How do I manage a 1DTE iron condor when SPX breaches one of my short strikes?
VixShield Answer
A breached short strike means SPX has moved through the price at which you sold your short call or short put. The position is now in-the-money on one side, and losses are accumulating. This is the highest-stress moment in iron condor trading — and where pre-planned rules matter most.
The VixShield response framework:
Step 1: Check the ALVH hedge. If SPX is dropping sharply enough to breach your short put, VIX is likely rising simultaneously. Check if your ALVH VIX call positions are offsetting the loss. If yes, the net P&L picture is significantly better than the iron condor P&L in isolation.
Step 2: Compare to your pre-defined exit level. You should have set this before entering the trade. If SPX has reached your exit trigger (typically a point where the short strike is 50% in-the-money), exit the full condor immediately. Do not wait.
Step 3: Accept the loss cleanly. A controlled loss within defined parameters is not a failure — it is the system working correctly. The goal is to survive to trade the next session.

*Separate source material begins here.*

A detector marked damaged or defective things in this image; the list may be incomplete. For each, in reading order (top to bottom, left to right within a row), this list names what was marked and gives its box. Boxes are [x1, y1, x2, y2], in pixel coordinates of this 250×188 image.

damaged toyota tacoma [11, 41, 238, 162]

Never add to a losing position or double-down to average the loss. That path converts a manageable loss into a potential catastrophic one.
💬 Community Pulse
Breached short strikes are the defining test of an options trader's discipline. Reddit consistently documents the same story: trader gets breached, does not exit, hopes it recovers, it does not, maximum loss is taken. The VixShield lesson is simple: exit triggers set before the trade eliminate the decision point when it matters most.